» Text passage:

..............................

SBCLT, BCC, and their citywide partners continue to pressure local governments to crack down on polluting industries, partly by advocating for the passage of the CHERISH Our Communities Act. The proposed law would force the MDE to create cumulative impact assessments, aiming to reduce the collective pollution that communities are subject to. 

Polluting facilities currently cannot surpass a certain level of emissions, but communities do not experience pollution in a vacuum. They inhale the contaminants from all existing facilities, which compounds the health and environmental effects. 

One person is not going to shut down that incinerator and start composting. It takes a collective to find places where we can work together.

..............................

» Work to complete:
• A. Decide whether each statement agrees with the passage on the CHERISH Our Communities Act. For each, answer yes or no and quote the words from the passage that decide it. (i) The proposed law would require the MDE to create cumulative impact assessments. (ii) Polluting facilities currently have no limit on how much they can emit. (iii) One person is going to shut down the incinerator.
• B. According to the passage on the CHERISH Our Communities Act, what do communities inhale?
• C. Repeat word for word the part of the passage on the CHERISH Our Communities Act starting at "SBCLT, BCC, and" and ending at "can work together.".

..............................

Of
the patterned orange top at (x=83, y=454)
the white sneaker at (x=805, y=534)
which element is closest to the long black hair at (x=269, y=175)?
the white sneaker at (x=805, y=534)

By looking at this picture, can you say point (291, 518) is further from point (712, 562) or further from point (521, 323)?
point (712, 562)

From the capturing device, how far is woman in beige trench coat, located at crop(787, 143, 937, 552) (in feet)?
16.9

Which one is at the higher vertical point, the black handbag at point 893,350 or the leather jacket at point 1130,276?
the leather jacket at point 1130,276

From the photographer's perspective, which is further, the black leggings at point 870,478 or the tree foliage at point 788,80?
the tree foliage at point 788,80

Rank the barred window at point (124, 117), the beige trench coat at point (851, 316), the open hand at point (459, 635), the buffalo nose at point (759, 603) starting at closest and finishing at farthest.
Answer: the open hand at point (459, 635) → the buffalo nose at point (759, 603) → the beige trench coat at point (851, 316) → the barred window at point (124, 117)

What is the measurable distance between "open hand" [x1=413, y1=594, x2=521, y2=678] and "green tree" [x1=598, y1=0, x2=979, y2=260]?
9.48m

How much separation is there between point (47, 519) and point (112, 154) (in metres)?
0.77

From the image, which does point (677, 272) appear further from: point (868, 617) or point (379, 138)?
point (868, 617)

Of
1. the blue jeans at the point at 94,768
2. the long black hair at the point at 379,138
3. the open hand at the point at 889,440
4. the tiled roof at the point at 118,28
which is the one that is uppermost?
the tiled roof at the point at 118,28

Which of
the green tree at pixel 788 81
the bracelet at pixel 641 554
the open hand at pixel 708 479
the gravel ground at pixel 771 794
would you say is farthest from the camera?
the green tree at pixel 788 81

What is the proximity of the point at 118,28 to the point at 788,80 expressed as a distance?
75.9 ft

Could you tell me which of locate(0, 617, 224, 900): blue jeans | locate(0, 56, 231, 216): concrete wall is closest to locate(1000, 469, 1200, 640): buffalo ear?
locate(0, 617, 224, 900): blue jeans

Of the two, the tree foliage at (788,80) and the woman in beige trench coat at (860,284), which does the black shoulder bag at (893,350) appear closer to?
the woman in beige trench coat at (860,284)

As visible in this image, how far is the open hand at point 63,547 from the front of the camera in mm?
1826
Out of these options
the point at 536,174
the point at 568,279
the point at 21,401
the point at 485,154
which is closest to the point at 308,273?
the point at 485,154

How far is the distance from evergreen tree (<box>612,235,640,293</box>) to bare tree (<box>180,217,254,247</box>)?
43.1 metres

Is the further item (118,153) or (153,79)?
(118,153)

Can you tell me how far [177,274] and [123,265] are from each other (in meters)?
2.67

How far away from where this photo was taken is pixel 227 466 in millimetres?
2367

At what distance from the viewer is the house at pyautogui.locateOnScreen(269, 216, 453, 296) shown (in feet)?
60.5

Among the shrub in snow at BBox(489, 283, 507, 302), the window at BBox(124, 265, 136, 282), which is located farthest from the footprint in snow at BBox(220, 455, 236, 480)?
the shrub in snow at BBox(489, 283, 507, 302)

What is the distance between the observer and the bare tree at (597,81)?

..............................

» Task-by-task answers:
• A.
(i) Yes: "The proposed law would force the MDE to create cumulative impact assessments"
(ii) No: "Polluting facilities currently cannot surpass a certain level of emissions"
(iii) No: "One person is not going to shut down that incinerator and start composting."

• B. The contaminants from all existing facilities.

• C.
SBCLT, BCC, and their citywide partners continue to pressure local governments to crack down on polluting industries, partly by advocating for the passage of the CHERISH Our Communities Act. The proposed law would force the MDE to create cumulative impact assessments, aiming to reduce the collective pollution that communities are subject to. 

Polluting facilities currently cannot surpass a certain level of emissions, but communities do not experience pollution in a vacuum. They inhale the contaminants from all existing facilities, which compounds the health and environmental effects. 

One person is not going to shut down that incinerator and start composting. It takes a collective to find places where we can work together.